What's the diff. (if any) between energy traveling at/near SOL as opposed to a massive object (nutrino, etc.) traveling at/near SOL?

loglo
2009-Jun-20, 01:13 PM
Hi Hollowman,

Welcome to BAUT.

Q1. Photons don't have any mass at all, that is how they travel at c. You may be thinking of neutrinos which may have a slight amount of mass but that is still uncertain.

Q2 Only massless objects can move at the speed of light, and they can never move at less than the speed of light.
Massive objects can never move at the speed of light. The lower the mass the more easily they can reach near light speed but still never actually reach it.

Just to be explicit, you appear to be talking about relativistic mass which is a concept from Relativity which is not really taught these days. Physicists prefer to think of mass as invariant and the energy to be frame dependent. What that means is that you can always consider yourself to have unchanging mass because you can always consider yourself to be at rest. But when you look at an object moving within your frame then you can measure an increased energy/mass for that object.

But then again someone in a different frame will measure a different mass/energy for the same object so that isn't much use. Better to look for the invariants, what everyone measures to be the same, and that is the rest mass, and that never changes for an object.

Hope that helps.

slang
2009-Jun-20, 02:47 PM
Just to be explicit, you appear to be talking about relativistic mass which is a concept from Relativity which is not really taught these days.

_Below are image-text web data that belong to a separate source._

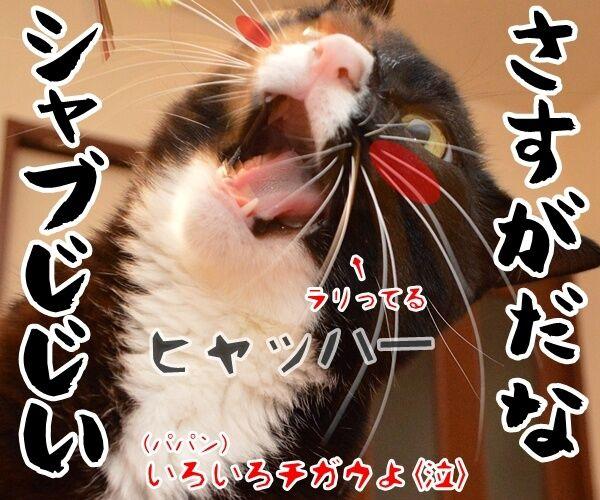 ダメじゃない、ゼッタイ 猫の写真で4コマ漫画 4コマ目ッ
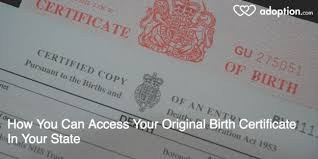 How You Can Access Your Original Birth Certificate In Your State ...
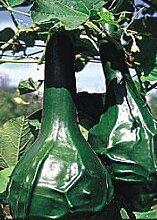 TROPICA - Kürbis - Herkules Keule (Cucurbita lagenaria) - 20 Samen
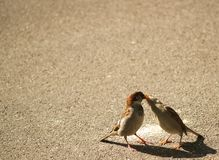French kissing sparrows. A father sparrow feeding his daughter Royalty Free Stock Photography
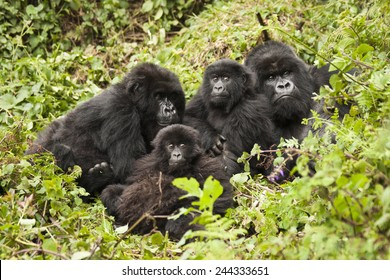Mountain gorilla,  Gorilla beringei beringei, Amahoro group, family group, silverback, female, baby or babies, Volcanoes National Park, Rwanda, East Africa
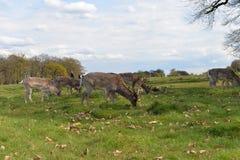 Ελαφιών στο πάρκο του Ρίτσμοντ Στοκ φωτογραφία με δικαίωμα ελεύθερης χρήσης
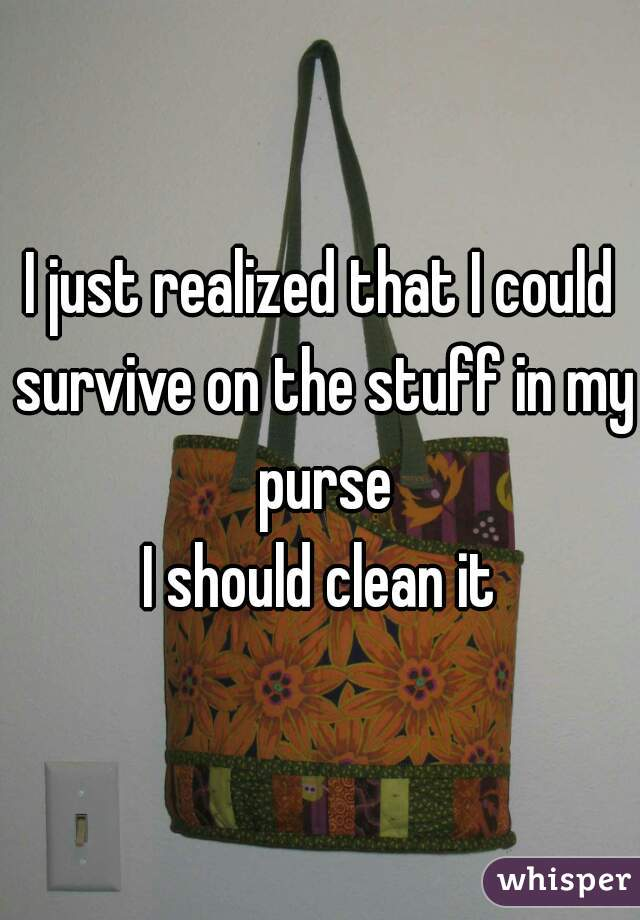 I just realized that I could survive on the stuff in my purse I should clean it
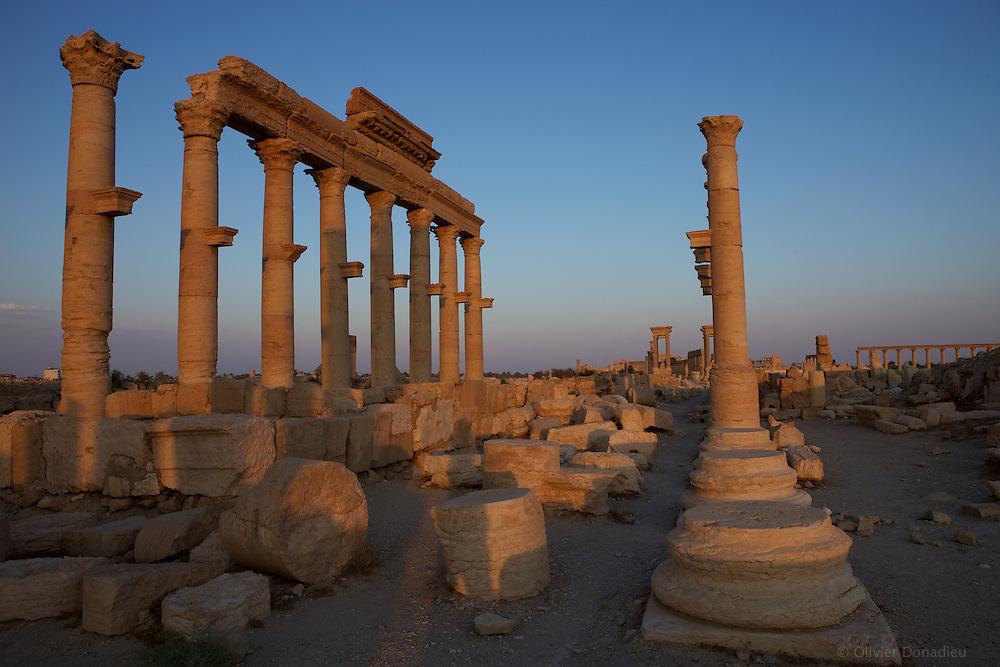 Ruins of Palmyra, Syria..Ruines de Palmyre, Syrie.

In a recent thread this paper (http://arxiv.org/PS_cache/physics/pdf/0504/0504110v2.pdf) (PDF) was cited as explanation for what Ioglo said. I happen to have it open (slowly plugging through :) ), don't remember which thread it was in.

hollowman
2009-Jun-20, 04:02 PM
Q1. Photons don't have any mass at all, that is how they travel at c.Hmm...then why are they affected by gravity? Black holes, galaxy clusters (lensing), etc., are, TTBOMK (& PCMIIW), dramatic examples of light deflection. Grav., as some suggest, transcends into other dimensions (as per string theory). Also, having "no mass" (i.e., absolutely no mass) to me concomitantly suggests "matterlesss".

tusenfem
2009-Jun-20, 06:03 PM
Hmm...then why are they affected by gravity? Black holes, galaxy clusters (lensing), etc., are, TTBOMK (& PCMIIW), dramatic examples of light deflection. Grav., as some suggest, transcends into other dimensions (as per string theory). Also, having "no mass" (i.e., absolutely no mass) to me concomitantly suggests "matterlesss".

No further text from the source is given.